| WHAT IS BEING ASKED |
Using the AT&T earnings call summary, mark each statement yes or no and quote the words that decide it: (a) Reported first-quarter EPS rose from 27 cents to 37 cents. (b) Packet data grew during the quarter. (c) AT&T and BellSouth announced their merger agreement on March 31, 2006.

++++ SELECTED PASSAGE

This summary is based on the first quarter fiscal 2006 earnings call conducted by AT&T Inc. (T) on April 25, 2006.
Management:
CFO: Rick Lindner
SVP, IR: Rich Dietz
Key Investor Issues:
- Q1 reported EPS rose 37% to 37 cents from 27 cents in the year ago quarter.
- The company anticipates $2 billion worth of share buybacks in 2006.
- Full year merger savings are expected to be in the $600 million to $700 million range.
First-Quarter Financial Highlights:
In the first quarter, data made up more than 30% of total revenues.
- This compares with 28% in the year ago quarter on a pro forma basis.
- During the quarter, total data revenues grew 2.6% and this was the best growth in the past five quarters.
- The retail data revenues grew 4.8%, also the best in five quarters. Three-quarters of total data revenue is from retail.
- The data transport revenues increased 1.6% helped by good volume growth.
- The DS1 and DS3 volumes were up in 2005 reversing the declines in 2004.
- Packet data declined 12.5% reflecting migration from frame relay to EVPN and managed Internet services.
AT&T and BellSouth announced an agreement to merge on March 5, 2006.
- The management filed documents with the Securities and Exchange Commission on March 31, 2006.
- The management also anticipates a shareowner vote sometime in the summer.
- On the last day of March, filings were made with the Department of Justice and applications were submitted to the FCC.
- There are six states in the BellSouth region that have an approval process and notices are required in three additional BellSouth states.
- According to the management, applications are required in 12 other states and in a few foreign countries.
In Q1 of 2006, the adjusted EPS was 52 cents.
- The reported Q1 EPS was 37 cents.
- The Cingular merger integration and intangible amortization costs were 6 cents.
- About 9 cents related to costs of the AT&T merger.
- During the quarter, approximately two-thirds of the adjustments are for non-cash items such as amortization of intangible at both AT&T and Cingular and accelerated depreciation at Cingular.

++++++++
++++ EXTRACTED INFORMATION

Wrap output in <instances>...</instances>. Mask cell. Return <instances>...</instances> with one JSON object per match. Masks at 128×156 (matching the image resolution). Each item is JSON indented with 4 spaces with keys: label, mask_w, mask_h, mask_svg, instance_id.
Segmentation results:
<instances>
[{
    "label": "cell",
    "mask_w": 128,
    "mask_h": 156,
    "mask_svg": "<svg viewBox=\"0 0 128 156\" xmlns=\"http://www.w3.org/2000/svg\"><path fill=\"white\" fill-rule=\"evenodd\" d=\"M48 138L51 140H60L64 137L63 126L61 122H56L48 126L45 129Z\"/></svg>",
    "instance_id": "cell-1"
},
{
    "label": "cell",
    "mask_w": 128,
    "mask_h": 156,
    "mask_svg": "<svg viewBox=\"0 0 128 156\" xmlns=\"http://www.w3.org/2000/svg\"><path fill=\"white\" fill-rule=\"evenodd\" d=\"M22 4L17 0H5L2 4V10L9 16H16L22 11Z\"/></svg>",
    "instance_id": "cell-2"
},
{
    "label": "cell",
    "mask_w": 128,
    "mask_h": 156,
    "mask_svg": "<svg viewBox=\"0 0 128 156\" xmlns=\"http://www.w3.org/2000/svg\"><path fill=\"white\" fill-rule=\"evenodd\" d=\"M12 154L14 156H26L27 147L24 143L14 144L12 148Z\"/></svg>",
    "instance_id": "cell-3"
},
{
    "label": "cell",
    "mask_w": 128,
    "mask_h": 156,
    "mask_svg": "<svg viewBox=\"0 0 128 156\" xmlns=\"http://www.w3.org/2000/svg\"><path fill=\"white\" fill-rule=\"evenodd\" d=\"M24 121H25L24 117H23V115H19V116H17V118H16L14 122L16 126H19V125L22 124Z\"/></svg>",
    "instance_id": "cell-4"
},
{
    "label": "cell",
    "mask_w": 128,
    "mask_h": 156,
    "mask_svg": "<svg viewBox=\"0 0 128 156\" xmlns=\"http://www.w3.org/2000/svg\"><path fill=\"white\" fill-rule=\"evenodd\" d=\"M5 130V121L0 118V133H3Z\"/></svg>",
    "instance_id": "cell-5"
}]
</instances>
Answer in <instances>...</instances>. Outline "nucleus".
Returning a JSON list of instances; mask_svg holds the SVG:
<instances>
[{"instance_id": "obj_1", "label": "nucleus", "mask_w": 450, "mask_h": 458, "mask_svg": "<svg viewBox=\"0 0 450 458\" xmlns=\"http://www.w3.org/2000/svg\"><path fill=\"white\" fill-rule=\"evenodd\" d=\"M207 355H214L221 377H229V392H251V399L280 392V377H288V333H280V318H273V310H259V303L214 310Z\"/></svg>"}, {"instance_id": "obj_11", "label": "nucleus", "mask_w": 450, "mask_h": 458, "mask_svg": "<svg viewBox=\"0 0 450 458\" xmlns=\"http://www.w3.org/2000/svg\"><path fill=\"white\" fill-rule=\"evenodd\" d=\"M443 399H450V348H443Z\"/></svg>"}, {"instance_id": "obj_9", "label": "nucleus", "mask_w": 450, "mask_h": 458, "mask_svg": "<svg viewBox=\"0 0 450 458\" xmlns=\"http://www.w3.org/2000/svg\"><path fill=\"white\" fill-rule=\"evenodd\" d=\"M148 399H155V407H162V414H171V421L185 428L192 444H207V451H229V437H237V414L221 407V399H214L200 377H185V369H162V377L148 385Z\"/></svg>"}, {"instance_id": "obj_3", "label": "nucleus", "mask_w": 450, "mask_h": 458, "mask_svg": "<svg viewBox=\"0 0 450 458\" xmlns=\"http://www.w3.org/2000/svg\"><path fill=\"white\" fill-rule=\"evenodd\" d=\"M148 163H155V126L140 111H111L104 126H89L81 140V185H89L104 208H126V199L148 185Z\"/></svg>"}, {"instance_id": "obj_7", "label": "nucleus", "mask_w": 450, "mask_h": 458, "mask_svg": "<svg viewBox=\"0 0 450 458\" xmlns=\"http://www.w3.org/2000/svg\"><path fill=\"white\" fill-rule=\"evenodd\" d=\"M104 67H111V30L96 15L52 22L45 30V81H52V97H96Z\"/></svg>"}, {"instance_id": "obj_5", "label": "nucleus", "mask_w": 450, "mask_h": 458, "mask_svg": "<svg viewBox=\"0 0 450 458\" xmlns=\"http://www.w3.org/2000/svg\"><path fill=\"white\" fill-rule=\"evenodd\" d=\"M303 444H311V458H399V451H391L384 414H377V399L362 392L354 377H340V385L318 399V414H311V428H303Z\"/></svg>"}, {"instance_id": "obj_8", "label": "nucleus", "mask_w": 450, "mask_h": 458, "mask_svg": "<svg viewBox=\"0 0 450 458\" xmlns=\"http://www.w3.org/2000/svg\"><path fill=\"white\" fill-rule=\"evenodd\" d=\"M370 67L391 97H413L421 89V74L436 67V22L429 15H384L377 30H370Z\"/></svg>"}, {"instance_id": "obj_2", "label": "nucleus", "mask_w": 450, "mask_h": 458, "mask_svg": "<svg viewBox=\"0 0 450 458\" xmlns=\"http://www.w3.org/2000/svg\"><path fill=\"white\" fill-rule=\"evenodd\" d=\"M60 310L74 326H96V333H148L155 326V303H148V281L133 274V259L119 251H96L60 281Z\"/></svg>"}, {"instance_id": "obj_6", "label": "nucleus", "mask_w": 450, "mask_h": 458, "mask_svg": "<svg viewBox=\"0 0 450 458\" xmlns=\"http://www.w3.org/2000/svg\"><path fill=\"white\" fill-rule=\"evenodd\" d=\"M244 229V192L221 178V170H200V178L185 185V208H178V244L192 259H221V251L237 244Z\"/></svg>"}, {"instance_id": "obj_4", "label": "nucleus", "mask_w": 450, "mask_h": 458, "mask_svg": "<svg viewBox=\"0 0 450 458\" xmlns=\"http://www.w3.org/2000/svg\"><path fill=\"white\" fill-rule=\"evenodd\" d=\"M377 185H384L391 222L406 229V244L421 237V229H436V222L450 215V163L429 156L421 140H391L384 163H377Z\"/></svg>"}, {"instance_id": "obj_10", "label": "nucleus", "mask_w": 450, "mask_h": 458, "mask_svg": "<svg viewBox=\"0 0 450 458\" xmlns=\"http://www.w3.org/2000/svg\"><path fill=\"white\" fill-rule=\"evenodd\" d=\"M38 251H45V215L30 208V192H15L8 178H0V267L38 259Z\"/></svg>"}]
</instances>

++++++++

| REPLY TO THE EXERCISE |
(a) Yes: "Q1 reported EPS rose 37% to 37 cents from 27 cents in the year ago quarter."
(b) No: "Packet data declined 12.5% reflecting migration from frame relay to EVPN and managed Internet services."
(c) No: "AT&T and BellSouth announced an agreement to merge on March 5, 2006."